Task goal:
Please copy exactly the lines that begin with the one containing "class: Aves" and end with the last line of the entries.

Collected data entries:
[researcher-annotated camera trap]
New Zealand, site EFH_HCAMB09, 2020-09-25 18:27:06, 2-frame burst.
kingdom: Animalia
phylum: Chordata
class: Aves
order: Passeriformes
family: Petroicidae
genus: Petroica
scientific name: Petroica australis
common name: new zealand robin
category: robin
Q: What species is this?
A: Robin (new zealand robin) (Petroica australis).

Response box:
class: Aves
order: Passeriformes
family: Petroicidae
genus: Petroica
scientific name: Petroica australis
common name: new zealand robin
category: robin
Q: What species is this?
A: Robin (new zealand robin) (Petroica australis).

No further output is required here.